As you suggest, no well-meaning real user will probably search for HTML, but you probably still want to know what is submitted to your site, whether it is from well-meaning users or not (at least I do): IMO, ignoring attacks to focus on just what you would like to see is just not safe. But you can still use that new setup to ignore them if you so chose : just make sure it requires a specific decision, instead of being a default behaviour.

Regarding the patch, you can just submit the modified module, and I can roll up the patch. Or, better yet, because you must become acquainted with it if you are to work within the drupal ecosystem, use a GUI front-end like TortoiseCVS (if you're on windows). If you use Tortoise, just select the modified patch your CVS directory, and right-click to CVS->Create patch

OK, my fix stood the test of time (so far) and I am pleased to attache the modified 4.7 module.

You can do a diff and see changes, but this is very straightforward. Note how this can be extended to add more filters later.

Hi, can we get the patch finally commited?

By the way, is there anything being done for 5.1 upgrade of the whole module?

Hi.

I'm not working on a 5.x version of the module at the moment, and do not expect to, with 6.0 approching so fast.

So what I did was commit your changes as the initial version for 5.x: that way you be able to take advantage of the release system for your work, while not impacting the stable 4.7.x version.

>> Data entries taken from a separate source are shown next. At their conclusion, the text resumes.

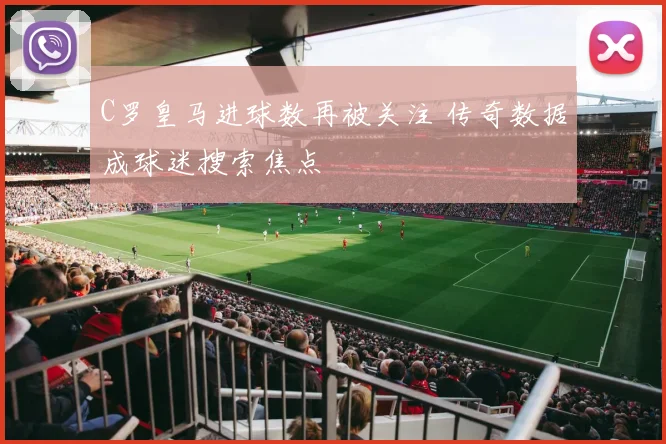 C罗皇马进球数再被关注 传奇数据成球迷搜索焦点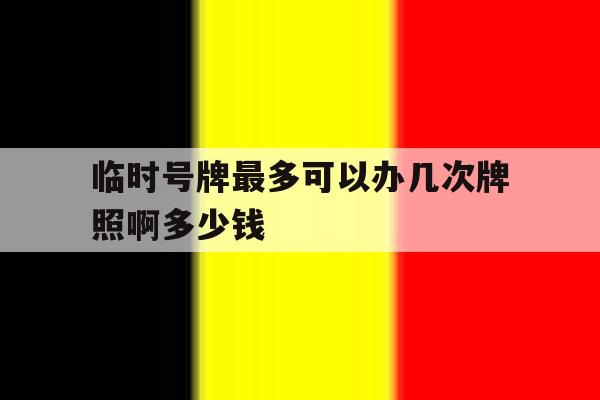 临时号牌最多可以办几次牌照啊多少钱 临时号牌最多可以办几次牌照啊多少钱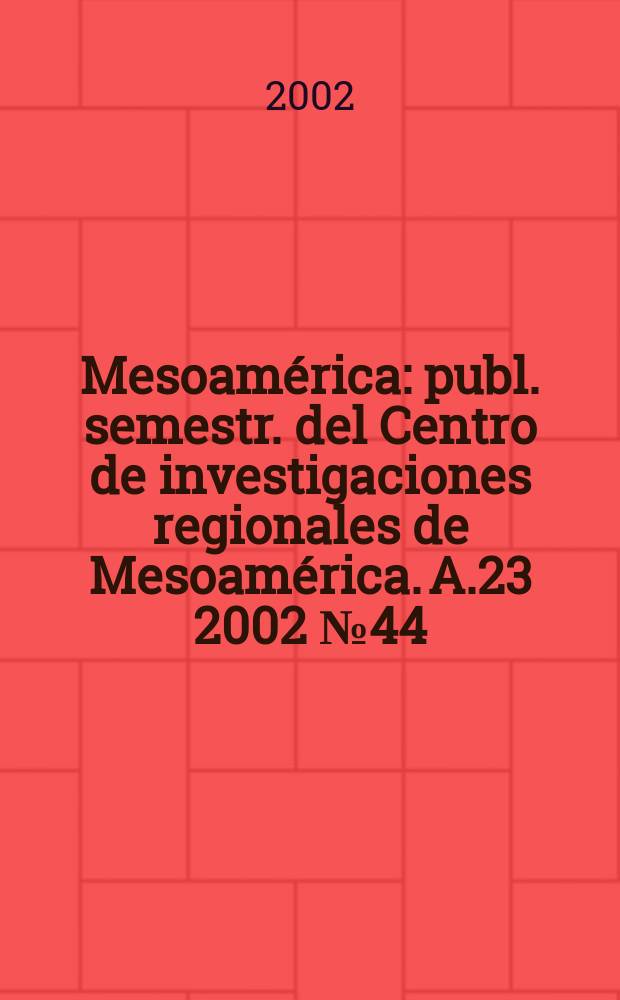 Mesoamérica : publ. semestr. del Centro de investigaciones regionales de Mesoamérica. A.23 2002 № 44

OK, I am preparing for 5.x migration now so should test this soon enough.

I suggest still checking in a 4.7 branch... This is tested, works and should be available in CVS. Perhaps as a new module release.

Note that a D6 branch has now been created: I'll be putting new code in it.

Do you consider your D5 version as stable enough for a release ?

I updated the whole set of files making up the module for D5, incorporating the latest changes you committed.

I'm not making a release: this is up to you when you decide a version in this branch is good enough.